:: Exercise prompt ::
Of the records that follow, copy only the lines from the line containing "Brazil, Mato Grosso, Pantanal" to the line containing "Free Hands With", both included, exactly as written.

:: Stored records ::
###
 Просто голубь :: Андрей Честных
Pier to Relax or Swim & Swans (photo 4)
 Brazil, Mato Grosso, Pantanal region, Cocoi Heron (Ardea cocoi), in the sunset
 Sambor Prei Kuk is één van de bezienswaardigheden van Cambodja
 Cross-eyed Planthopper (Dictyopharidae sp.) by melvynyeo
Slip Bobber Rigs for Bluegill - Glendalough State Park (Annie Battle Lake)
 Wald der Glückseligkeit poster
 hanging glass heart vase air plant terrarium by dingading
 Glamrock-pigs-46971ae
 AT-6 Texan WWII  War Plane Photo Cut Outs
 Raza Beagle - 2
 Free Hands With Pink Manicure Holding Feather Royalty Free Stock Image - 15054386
###
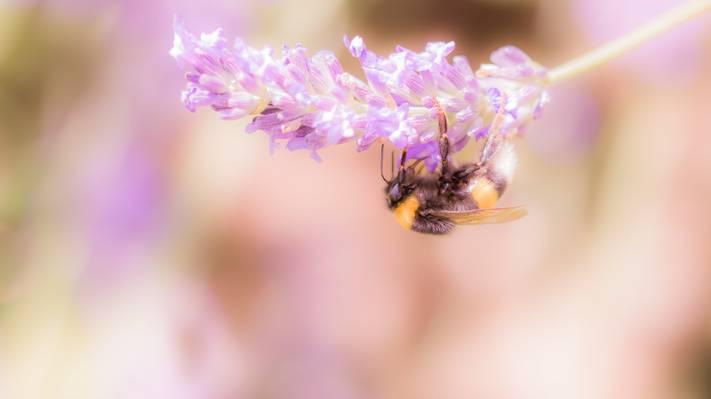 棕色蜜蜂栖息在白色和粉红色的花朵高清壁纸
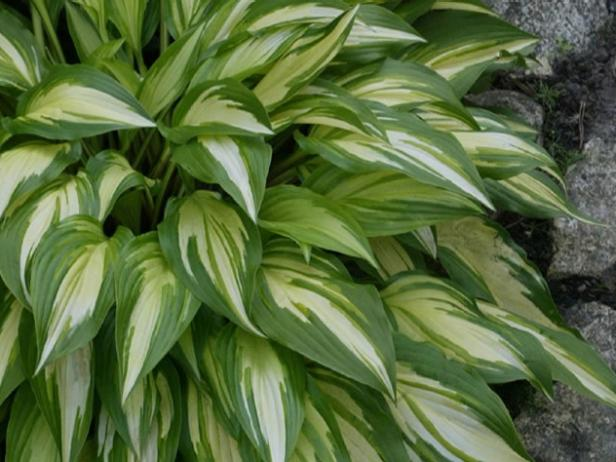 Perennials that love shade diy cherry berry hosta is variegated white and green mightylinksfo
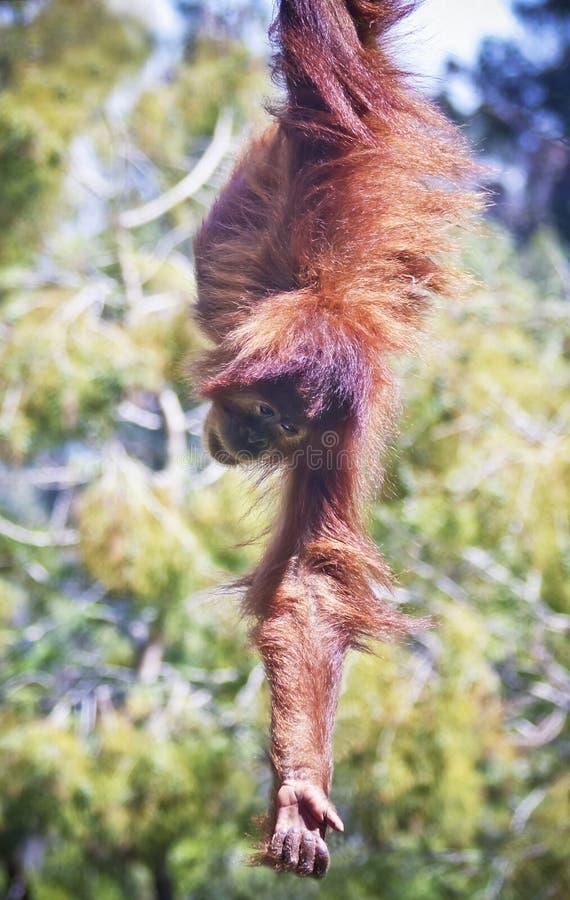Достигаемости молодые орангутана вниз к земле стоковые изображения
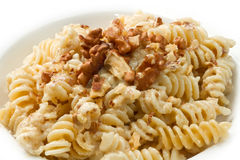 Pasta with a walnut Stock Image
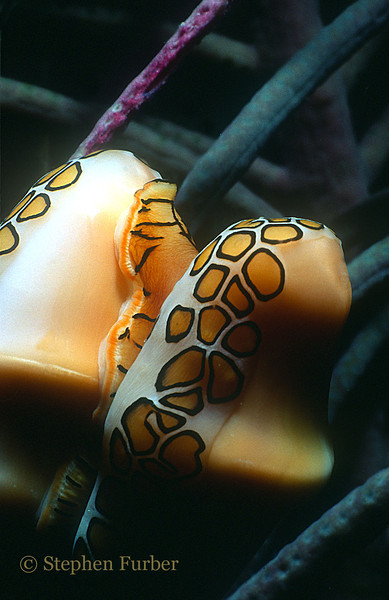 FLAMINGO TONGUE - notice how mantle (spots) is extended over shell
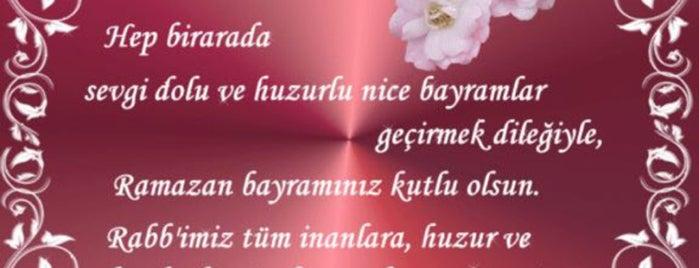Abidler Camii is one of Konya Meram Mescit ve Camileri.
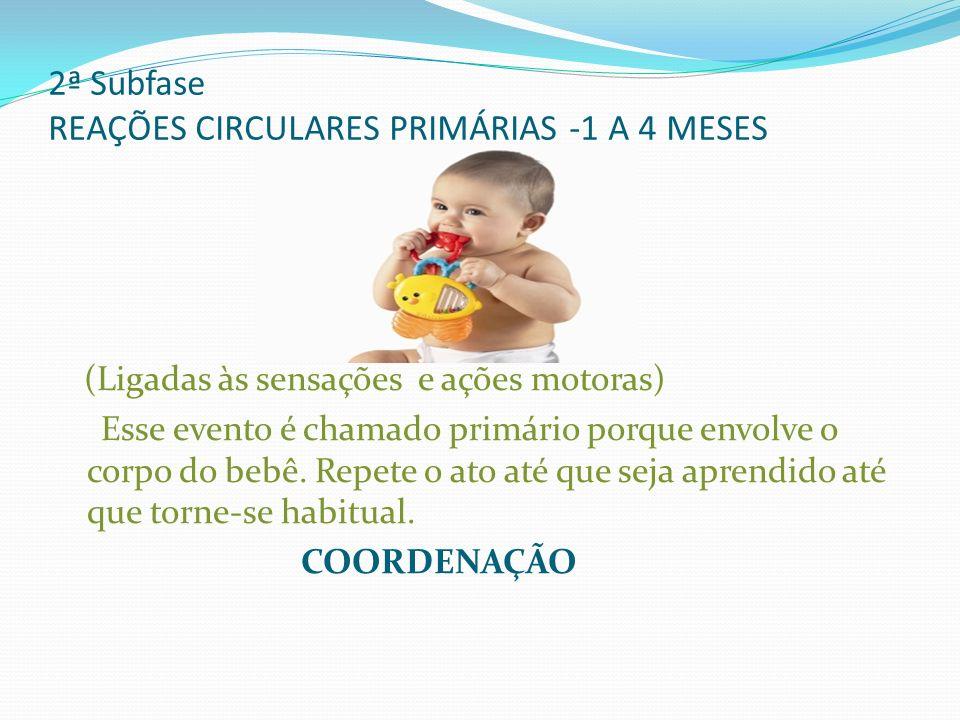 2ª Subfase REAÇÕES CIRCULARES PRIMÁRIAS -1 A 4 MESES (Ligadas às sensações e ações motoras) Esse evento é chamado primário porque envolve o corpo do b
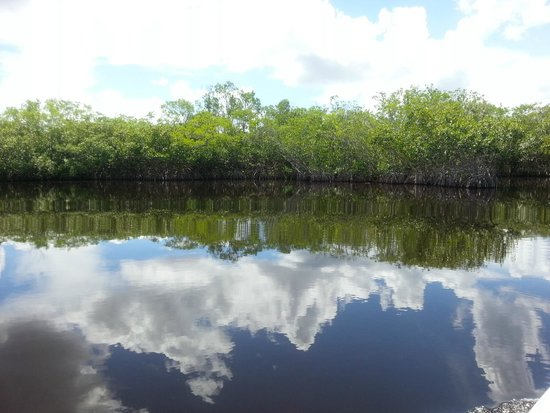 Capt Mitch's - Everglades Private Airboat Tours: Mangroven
###
:: Task output ::
 Brazil, Mato Grosso, Pantanal region, Cocoi Heron (Ardea cocoi), in the sunset
 Sambor Prei Kuk is één van de bezienswaardigheden van Cambodja
 Cross-eyed Planthopper (Dictyopharidae sp.) by melvynyeo
Slip Bobber Rigs for Bluegill - Glendalough State Park (Annie Battle Lake)
 Wald der Glückseligkeit poster
 hanging glass heart vase air plant terrarium by dingading
 Glamrock-pigs-46971ae
 AT-6 Texan WWII  War Plane Photo Cut Outs
 Raza Beagle - 2
 Free Hands With Pink Manicure Holding Feather Royalty Free Stock Image - 15054386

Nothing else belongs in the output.